Também no Dia Mundial da Saúde, na Câmara Federal, uma subcomissão especial criada para avaliar as conseqüências do uso de agrotóxicos para o país realizou uma audiência pública sobre o tema com a presença da Anvisa, do Movimento dos Pequenos Agricultores (MPA) e da Confederação Nacional de Agricultura (CNA), órgão favorável ao uso dos venenos nos cultivos. De acordo com a Agência Câmara, Anvisa e MPA divergiram radicalmente do representante da CNA. “Enquanto a Confederação Nacional da Agricultura (CNA) defendeu a modernização do uso desses insumos, um representante da Anvisa e uma deputada apontaram os efeitos negativos para a saúde humana. Já o representante dos pequenos agricultores defendeu o fim do uso dos agrotóxicos”, informou a Agência Câmara.

Riscos à saúde
O material da campanha alerta que os agrotóxicos causam uma série de doenças como câncer, problemas hormonais, problema neurológicos, má formação do feto, depressão, doenças de pele, problemas de rim, diarréia, entre outras. Recentemente, uma pesquisa da Universidade Federal do Mato Grosso do Sul detectou a presença de agrotóxicos no leite materno. “Diante de tantas evidências de problemas, não há mais o que discutir. Este leite envenenado é muito grave, não dá mais para ter meio termo. Sabemos que é uma luta de Davi contra Golias, porque são empresas extremamente poderosas [as empresas produtoras de agrotóxicos]. Mas eu queria saber se eles comem estes produtos cheios de agrotóxicos”, questiona Rosany.

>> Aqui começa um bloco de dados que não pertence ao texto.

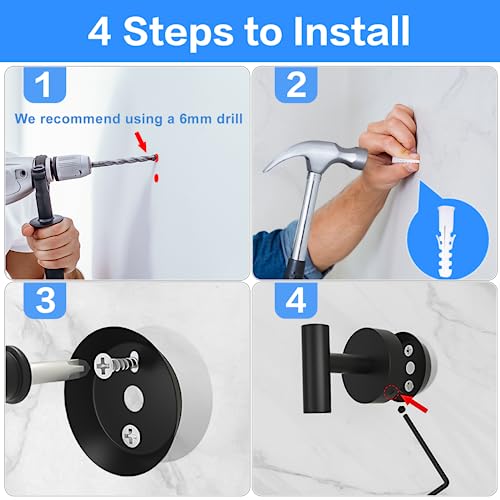 4 Steps to Install

1

We recommend using a 6mm drill

2

3

4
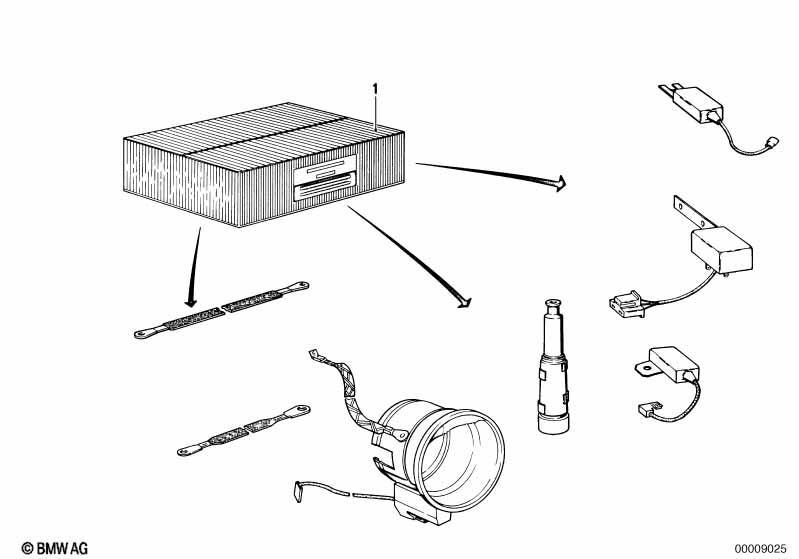 1

© BMW AG

00009025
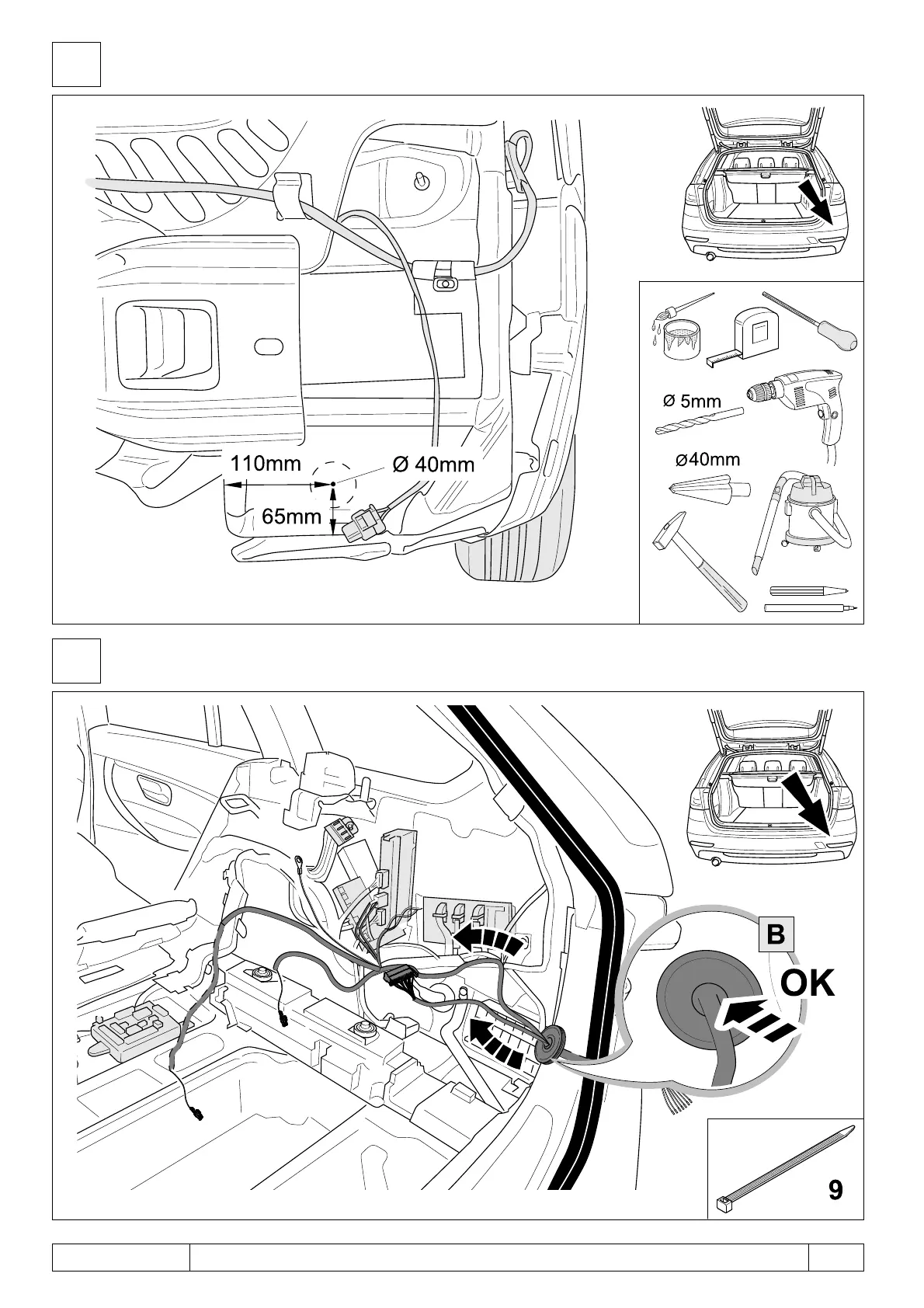 110mm

Ø 40mm

65mm

Ø 5mm

ø40mm

B

OK

9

Além da proibição definitiva do uso de venenos, a campanha afirma ainda que a saída para uma alimentação saudável e diversificada está no fortalecimento da agricultura familiar e camponesa. Para isso, propõe uma série de ações, como a reforma agrária para acabar com os latifúndios, o fim do desmatamento, a geração de trabalho e renda para a população rural, o uso de novas tecnologias para acabar com a utilização de agrotóxicos e a produção baseada na agroecologia .

De acordo com Rosany, a Anvisa está muito disposta a discutir o uso destes produtos tóxicos, entretanto, existe uma resistência de setores do próprio governo e do legislativo. “Tem uma bancada ruralista que quer liberar a todo custo os agrotóxicos”, pontua. A pesquisadora destaca também as dificuldades de informação sobre os riscos de agrotóxicos no sistema de saúde. “Não estamos acostumados a trabalhar com casos crônicos, as redes de saúde não conseguem relacionar os sintomas com a exposição aos agrotóxicos, dificilmente as pessoas fazem essa relação e isso dificulta muito na hora da discussão porque eles [os defensores do uso de agrotóxicos] falam que não temos evidências. Temos que fazer um esforço maior nisso, fazer um treinamento melhor nos serviços de saúde, mas é preciso investimento”, afirma.
Para Fernando Carneiro, o Ministério da Saúde ainda é muito omisso em relação ao enfrentamento do problema de identificação das intoxicações, tanto no campo da saúde do trabalhador, quanto da saúde ambiental. “Eu quero que o Ministério da Saúde faça campanha sobre os riscos dos agrotóxicos. Como faz com a campanha contra a Aids, pelo uso da camisinha. O Ministério poderia investir também para fazer cartilhas e difundir informações sobre os riscos dos agrotóxicos. Hoje, o único setor que faz propaganda é o próprio agronegócio, para fazer apologia ao uso”, alerta.